Vision problems about infants and children
An explanation of congenital vision problems in premature infants
Statistics show that premature infants are more susceptible to organ damage including some eye problems. One possible reason is that people’s visual system starts to develop while they are still in the womb. A mother’s ten month of pregnancy is critical for infant’s well being in the long run. The full development of visual ability also relies greatly on this period. It is quite understandable that premature infants are at higher risks of developing congenital visual problems.

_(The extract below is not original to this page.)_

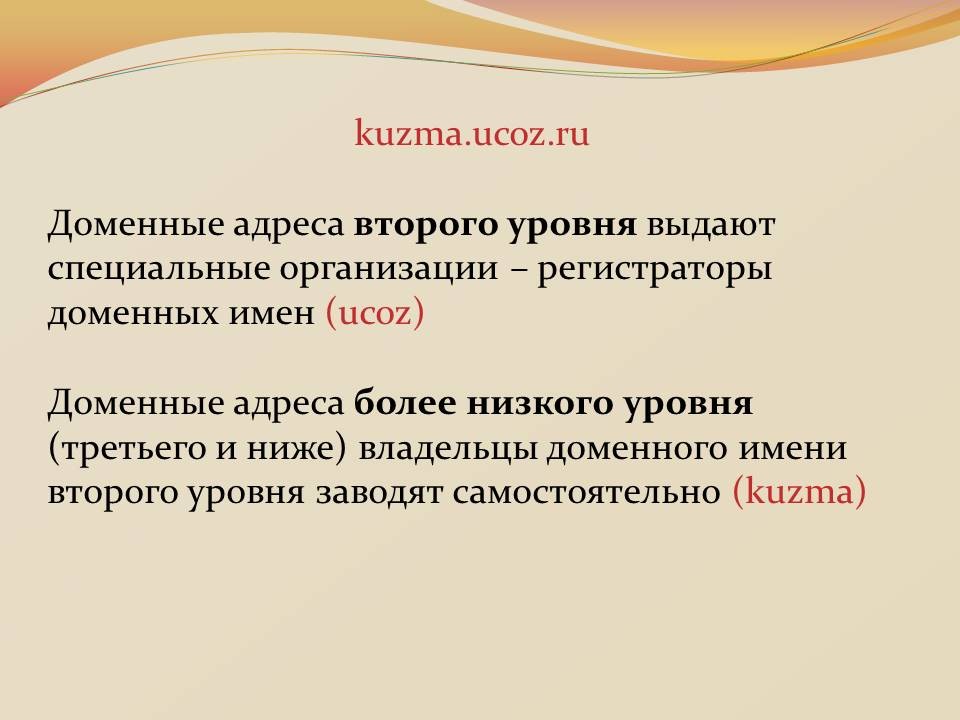 kuzma.ucoz.ru

Доменные адреса второго уровня выдают специальные организации – регистраторы доменных имен (ucoz)

Доменные адреса более низкого уровня (третьего и ниже) владельцы доменного имени второго уровня заводят самостоятельно (kuzma)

A new good method to detect congenital ROP
For example, an eyesight-threatening eye disease named retinopathy of prematurity (ROP) occurs in one third of premature infants. Good news is that there is now a new method for detecting this disease. Researchers in Sweden have developed a model named WINROP, which is used to measure infants’ weight and analyze their IGF-1 levels in blood. IGF-1 is linked to both ROP and infant weight gain. The model has been reported to determine an infant’s risk of suffering ROP by tracing its weight gain process. This determination can be achieved at a time earlier than an assessment from an ophthalmologist and certain eye exams can also be eliminated.

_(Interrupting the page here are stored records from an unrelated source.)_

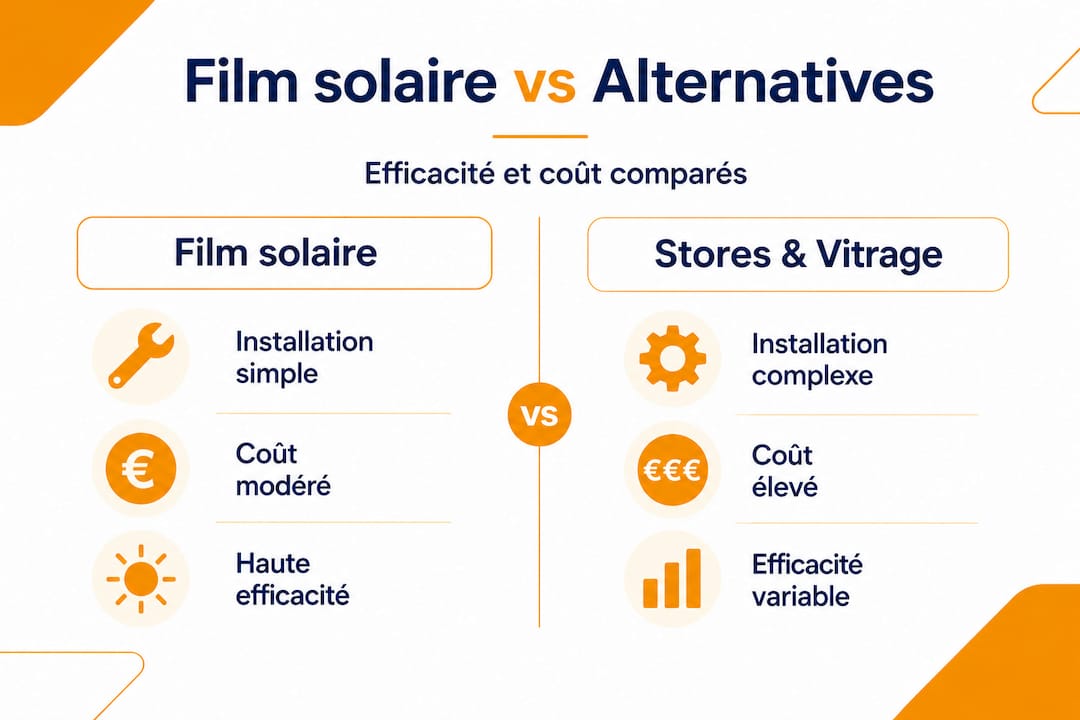 Film solaire vs Alternatives

Efficacité et coût comparés

Film solaire

Installation simple

€

Coût modéré

Haute efficacité

VS

Stores & Vitrage

Installation complexe

€€€

Coût élevé

Efficacité variable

Pirenzepine gel administration slows down kids’ myopia progression
At the American Academy of Ophthalmology annual meeting in 2008, some experts presented that pirenzepine gel administration twice daily can slow down the progression of myopia in children. This encouraging result was based on a two-year follow-up of 84 children aging from 8 to 12. Those children with pirenzepine treatments had shown much slower myopia progression. However, these drugs still need further FDA clinical trials, which could cost nearly $50 million.

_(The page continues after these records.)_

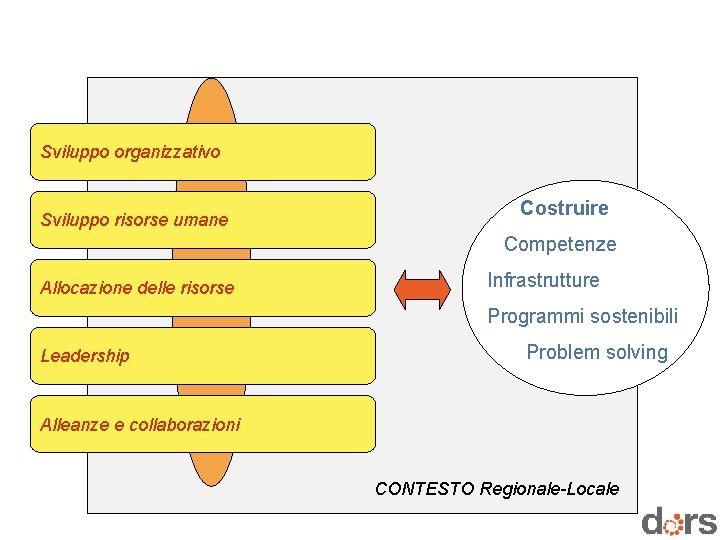 Sviluppo organizzativo

Sviluppo risorse umane

Allocazione delle risorse

Leadership

Alleanze e collaborazioni

Costruire

Competenze

Infrastrutture

Programmi sostenibili

Problem solving

CONTESTO Regionale-Locale

dors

Children need eye exams and sunglasses
Eye exams are essential for children in detecting vision-threatening conditions such as amblyopia. Nevertheless, a survey including 3,930 US citizens conducted by VSP Vision Care has pointed out that about 76% of children under 5 years old have never received a comprehensive eye exam. In addition, the survey has also found a worrying problem about sunglass use in children. Only 30% of children wear sunglasses outdoors, compared to 68% of adults. This is a concerning issue because most adults are neglecting their kids’ need for sunglasses.